Audio Production and Photography by Avery Hellman
If you watched our short film , you probably know by now that our mule Fern was stolen by a herd of wild stallions. They came as the sun was setting over our campsite, and while the mustangs could fight them off, Fern wasn't so lucky.
I went back home for a week after losing Fern, without completing the trip I had planned. I was short one mule, and I returned to the river to look for her. With binoculars and a backpack, Dan (the film producer) and I wandered the hills looking around, but we couldn't spot her among the many horses all around.
I returned home again, somewhat defeated, but determined to bring Fern to safety before the freezing winter returned. Fortunately, my mom had the idea to bring flyers up to the river, and she posted them all around.
1 week before we had presented this short film, we got a call from a man who lived up on the river. He said he had grabbed Fern, but he had to let her go, because he had nowhere to bring her. We held out hope still that she would make it home before the winter.

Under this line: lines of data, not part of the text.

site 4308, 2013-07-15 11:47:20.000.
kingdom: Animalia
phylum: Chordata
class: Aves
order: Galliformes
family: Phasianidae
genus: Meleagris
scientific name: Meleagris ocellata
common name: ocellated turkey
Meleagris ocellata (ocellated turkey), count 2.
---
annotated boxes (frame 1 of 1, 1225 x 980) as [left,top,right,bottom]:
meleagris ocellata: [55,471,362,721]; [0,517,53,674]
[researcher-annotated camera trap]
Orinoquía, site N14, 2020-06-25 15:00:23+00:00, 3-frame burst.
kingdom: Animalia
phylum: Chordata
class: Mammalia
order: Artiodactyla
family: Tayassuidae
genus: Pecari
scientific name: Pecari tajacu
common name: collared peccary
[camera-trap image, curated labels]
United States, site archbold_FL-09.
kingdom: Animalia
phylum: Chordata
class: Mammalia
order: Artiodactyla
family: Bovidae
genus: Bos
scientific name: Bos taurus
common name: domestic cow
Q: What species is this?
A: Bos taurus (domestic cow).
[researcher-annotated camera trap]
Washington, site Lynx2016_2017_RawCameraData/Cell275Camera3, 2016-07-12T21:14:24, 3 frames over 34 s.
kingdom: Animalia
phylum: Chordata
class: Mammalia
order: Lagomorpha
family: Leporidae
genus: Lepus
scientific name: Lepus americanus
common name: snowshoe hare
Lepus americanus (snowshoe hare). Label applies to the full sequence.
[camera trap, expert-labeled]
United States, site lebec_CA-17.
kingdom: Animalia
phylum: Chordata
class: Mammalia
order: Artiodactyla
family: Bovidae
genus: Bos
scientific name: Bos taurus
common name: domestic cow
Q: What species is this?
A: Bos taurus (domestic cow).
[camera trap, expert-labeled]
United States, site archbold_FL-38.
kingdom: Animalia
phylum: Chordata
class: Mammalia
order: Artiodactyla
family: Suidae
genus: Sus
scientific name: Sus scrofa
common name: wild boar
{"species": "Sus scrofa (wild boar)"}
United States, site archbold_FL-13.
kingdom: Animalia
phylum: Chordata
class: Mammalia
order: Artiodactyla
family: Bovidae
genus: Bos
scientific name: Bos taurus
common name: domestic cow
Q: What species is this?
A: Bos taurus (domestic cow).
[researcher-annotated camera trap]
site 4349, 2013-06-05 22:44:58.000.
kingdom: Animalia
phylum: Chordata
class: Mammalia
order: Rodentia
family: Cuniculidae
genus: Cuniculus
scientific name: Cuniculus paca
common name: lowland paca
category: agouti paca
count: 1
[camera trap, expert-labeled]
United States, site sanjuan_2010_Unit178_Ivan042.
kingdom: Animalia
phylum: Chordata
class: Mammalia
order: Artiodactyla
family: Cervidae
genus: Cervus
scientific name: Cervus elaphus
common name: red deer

3 days before we presented the short film, we got another call. It was from a man who worked at the electric company that produced power from the river dams. He said that he had been looking for her every day along the road to work. Finally, that day he had caught her, and put her in a round pen along the river.
We were overjoyed, and my mom and I drove 14 hours that day to bring her home. While she looked a bit worn, and she had parasites and a new scar on her foot, she was alright.
Fern currently lives happily at home in Petaluma, but she's a little bit harder to catch these days than she used to be.